Spotfire is now sold bundled with a data set IHS Energy’s Gulf of Mexico deepwater study. The data set can be used to compare different estimates of oil in place with decline curve analysis. Acquisitions can be evaluated by looking for inactive wells with sizable OOIP – as determined by statistical analysis. SpotFire is a bit bewildering—but definitely powerful. If there are determinant statistics hidden in your data—this is the tool to weasel them out.
Papers of note
If you ever doubted vendor’s hype on real-time remote operations you should have heard Mike Herbert’s (ConocoPhillips) report (SPE 84167) on its use of a remote visualization and control center on Ekofisk. The remote operations center—developed with Halliburton/Sperry-Sun, InSite and Sense Technology—supports drilling, geosteering and cementing operations— all carried out remotely from the Stavanger-based center. Saudi Aramco will require 50 large scale (1 million cells and up) reservoir simulations in 2006—a 20 fold increase over 2000 as Walid Habiballah related in SPE 84065. Aramco opted for PC clusters with a high speed MPI switch and OpenMP to run the Powers simulator, a dual parallel scheme with grid partitioning. A 9.6 million cell model of the Gahwar field matched 50 years of history from 3,200 wells in 8.3 hours. Parallel scalability was tested up to 125 processors and found to be 90% linear (computation was ‘super-linear’ but the network slowed things down).
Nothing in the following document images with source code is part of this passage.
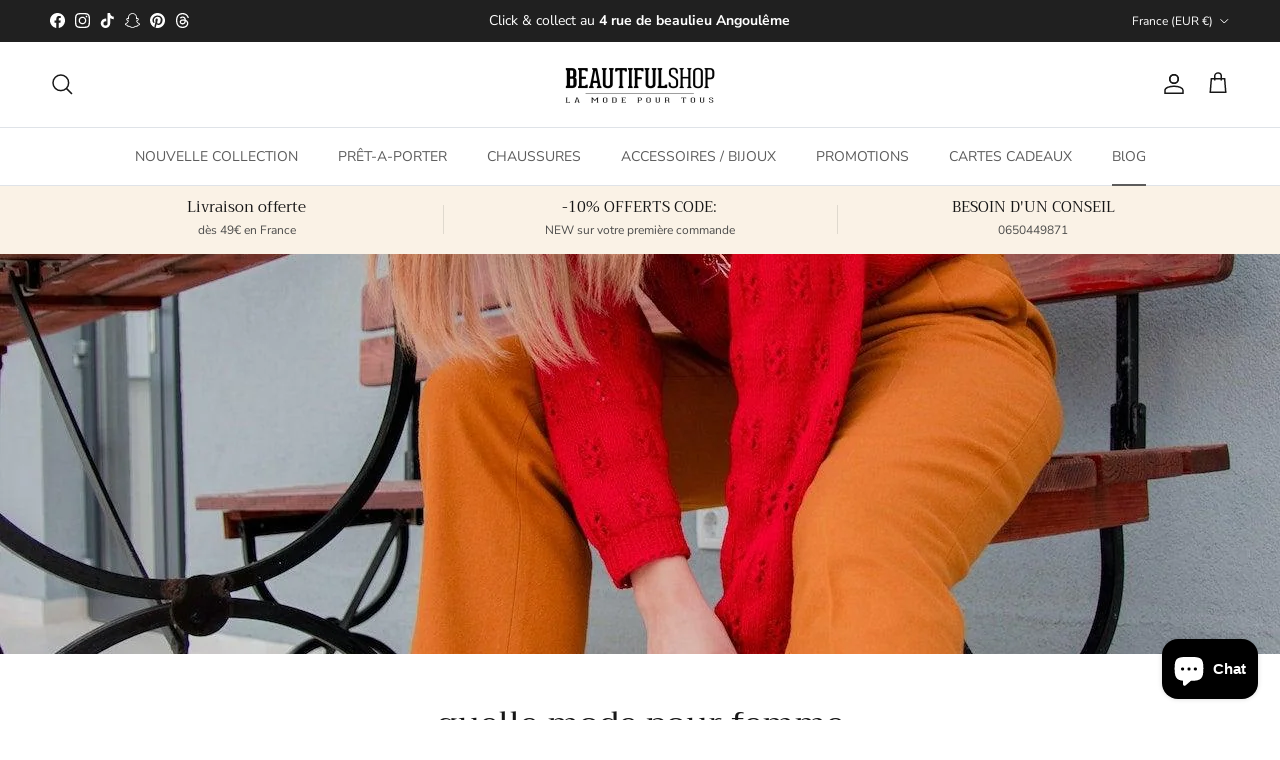

--- FILE ---
content_type: text/html; charset=UTF-8
request_url: https://www.stilyoapps.com/reconvert/reconvert_script_tags.php?shop=beautifulshop21.myshopify.com&store_client_id=OWQ1YjU4YzVhODBhNzlmZmE3NzE1YjQ3N2Q4MzYzODUuNzI1ZTljM2E0NTI3MWE3ZTcxZTdiNjNkYTQ1MTQ0OTE%3D
body_size: 0
content:
{"result":"success","security_token":"$2y$10$HVPRnyr9GNS2PZXxmXvo\/OPQ.GCxHXDZoRJhHLsLoGPXZRq5q5eqq"}

--- FILE ---
content_type: text/css
request_url: https://beautifulshop.fr/cdn/shop/t/79/assets/swatches.css?v=19892434085422564501765018113
body_size: 141
content:
@charset "UTF-8";[data-swatch=gris]{--swatch-background-color:#9D9D9D}[data-swatch="gris clair"]{--swatch-background-color:#E1E1E1}[data-swatch="gris fonc\e9"]{--swatch-background-color:#4A4A4A}[data-swatch=bleu]{--swatch-background-color:#007ACE}[data-swatch="bleu clair"]{--swatch-background-color:#CCE4F6}[data-swatch="bleu fonc\e9"]{--swatch-background-color:#003E6B}[data-swatch=rouge]{--swatch-background-color: #DE3618}[data-swatch="rouge clair"]{--swatch-background-color:#FEAD9A}[data-swatch="rouge fonc\e9"]{--swatch-background-color:#BF0711}[data-swatch="rouge bordeau"]{--swatch-background-color:#950707}[data-swatch=vert]{--swatch-background-color:#50B83C}[data-swatch="vert clair"]{--swatch-background-color:#BBE5B3}[data-swatch="vert fonc\e9"]{--swatch-background-color:#108043}[data-swatch=jaune]{--swatch-background-color:#FFC453}[data-swatch="jaune clair"]{--swatch-background-color:#FFEA8A}[data-swatch="jaune fonc\e9"]{--swatch-background-color:#C05717}[data-swatch=orange]{--swatch-background-color:#F49342}[data-swatch="orange clair"]{--swatch-background-color:#FFD8BF}[data-swatch="orange fonc\e9"]{--swatch-background-color:#C05717}[data-swatch=violet]{--swatch-background-color:#9C6ADE}[data-swatch="violet clair"]{--swatch-background-color:#E3D0FF}[data-swatch="violet fonc\e9"]{--swatch-background-color:#50248F}[data-swatch=rose]{--swatch-background-color:#EE158F}[data-swatch="rose clair"]{--swatch-background-color:#FFC0CB}[data-swatch="rose fonc\e9"]{--swatch-background-color:#C6007E}[data-swatch=turquoise]{--swatch-background-color:#47C1BF}[data-swatch="turquoise clair"]{--swatch-background-color:#E0F5F5}[data-swatch="turquoise fonc\e9"]{--swatch-background-color:#00848E}[data-swatch=champagne]{--swatch-background-color:#F7E7CE}[data-swatch="rose p\e2le"]{--swatch-background-color:#FADADD}[data-swatch=saumon]{--swatch-background-color:#FA8072}[data-swatch="rose poudr\e9"]{--swatch-background-color:#FADADD}[data-swatch=gris]{--swatch-background-color:#808080}[data-swatch=mauve]{--swatch-background-color:#E0B0FF}[data-swatch=violet]{--swatch-background-color:#8F00FF}[data-swatch=parme]{--swatch-background-color:#CFA0E9}[data-swatch="bleu clair"]{--swatch-background-color:#ADD8E6}[data-swatch="bleu fonc\e9"]{--swatch-background-color:#00008B}[data-swatch="vert sapin"]{--swatch-background-color:#005F3A}[data-swatch=kaki]{--swatch-background-color:#808000}[data-swatch=chocolat]{--swatch-background-color:#3F2A23}[data-swatch=taupe]{--swatch-background-color:#8B7E74}[data-swatch="taupe fonc\e9"]{--swatch-background-color:#7F7266 }[data-swatch="taupe clair"]{--swatch-background-color:#9A8F86 }[data-swatch=noir]{--swatch-background-color:#000000}[data-swatch=blanc]{--swatch-background-color:#FFFFFF}[data-swatch=gris]{--swatch-background-color:#9E9E9E}[data-swatch="gris clair"]{--swatch-background-color:#F5F5F5}[data-swatch="gris fonc\e9"]{--swatch-background-color:#616161}[data-swatch=bleu]{--swatch-background-color:#2196F3}[data-swatch="bleu fonc\e9"]{--swatch-background-color:#0D47A1}[data-swatch=rouge]{--swatch-background-color: #F44336}[data-swatch=vert]{--swatch-background-color:#4CAF50}[data-swatch=jaune]{--swatch-background-color:#FFEB3B}[data-swatch=orange]{--swatch-background-color:#FF9800}[data-swatch=violet]{--swatch-background-color:#9C27B0}[data-swatch=rose]{--swatch-background-color:#E91E63}[data-swatch=turquoise]{--swatch-background-color:#00B8D4}[data-swatch=or]{--swatch-background-color:#FFD700}[data-swatch=beige]{--swatch-background-color:#F5F5DC}[data-swatch=camel]{--swatch-background-color:#C19A6B}[data-swatch=corail]{--swatch-background-color: #FF7F50}[data-swatch="bleu turquoise"]{--swatch-background-color:#40E0D0}[data-swatch="vert d'eau"]{--swatch-background-color:#7FFFD4}[data-swatch="vert pomme"]{--swatch-background-color:#8DB600}[data-swatch=moutarde]{--swatch-background-color:#FFDB58}[data-swatch="bleu royal"]{--swatch-background-color:#4169E1}[data-swatch=marine]{--swatch-background-color:#000080}[data-swatch="bleu marine"]{--swatch-background-color:#0C3C8C}[data-swatch="vert canard"]{--swatch-background-color:#00656E}[data-swatch=anis]{--swatch-background-color:#9FE855}[data-swatch="bleu ciel"]{--swatch-background-color:#87CEEB}[data-swatch="bleu jeans"]{--swatch-background-color:#5A86AD}[data-swatch=anthracite]{--swatch-background-color:#293134}[data-swatch="gris clair"]{--swatch-background-color:#D3D3D3}[data-swatch=terracota]{--swatch-background-color: #E2725B}[data-swatch="vert br\e9sil"]{--swatch-background-color:#009C3B}[data-swatch=fuchsia]{--swatch-background-color:#FF00FF}[data-swatch=cr\e8me]{--swatch-background-color:#FFFDD0}[data-swatch="rouge bordeaux classique"]{--swatch-background-color:#800020 }[data-swatch="rouge bordeaux profond"]{--swatch-background-color:#6D0F1A }[data-swatch="rouge bordeaux plus vif"]{--swatch-background-color:#8D2333 }[data-swatch="bleu marine \e9l\e9gant"]{--swatch-background-color:#0B1F3B }[data-swatch="marine classique"]{--swatch-background-color:#001F3F }[data-swatch="marine moderne"]{--swatch-background-color:#14213D }[data-swatch=chocolat]{--swatch-background-color:#3F2A23 }[data-swatch="chocolat lait"]{--swatch-background-color:#6F4E37 }[data-swatch=rouille]{--swatch-background-color:#B7410E}[data-swatch="0r"]{--swatch-background-color:#D4AF37}[data-swatch=argent]{--swatch-background-color:#C0C0C0}[data-swatch="rose pale"]{--swatch-background-color:#F7DADA}[data-swatch=marron]{--swatch-background-color:#624A3E}[data-swatch=caf\e9]{--swatch-background-color:#74625A}[data-swatch=chocolat]{--swatch-background-color:#4C2204}
/*# sourceMappingURL=/cdn/shop/t/79/assets/swatches.css.map?v=19892434085422564501765018113 */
Grid partitioning schemes are critical for performance. 4 clusters, each with 128 processors are now installed. Luigi Saputelli (University of Houston and Halliburton) described (SPE 84064) how ‘real-time’ operates on different time scales: from fast (flow control at surface and SCADA) through planned well shut in, injection planning to slow (asset management). Optimization scope varies—from a single well focus to field-wide. In general the different numerical models used in optimization are not coupled. University of Houston has developed a hierarchical ‘data-driven’ model of a self-learning, self-optimizing process. The control system uses Model Predictive Control, a ‘very mature technology’ taken from refinery control systems, to optimize parameters such as the bottom hole pressure needed to maximize production. In multivariate optimization the least work path from existing to desired performance is determined by ‘exciting’ the system with small random perturbations. Multi-level (short and long term) optimization is reduced to a linear optimization problem of net present value.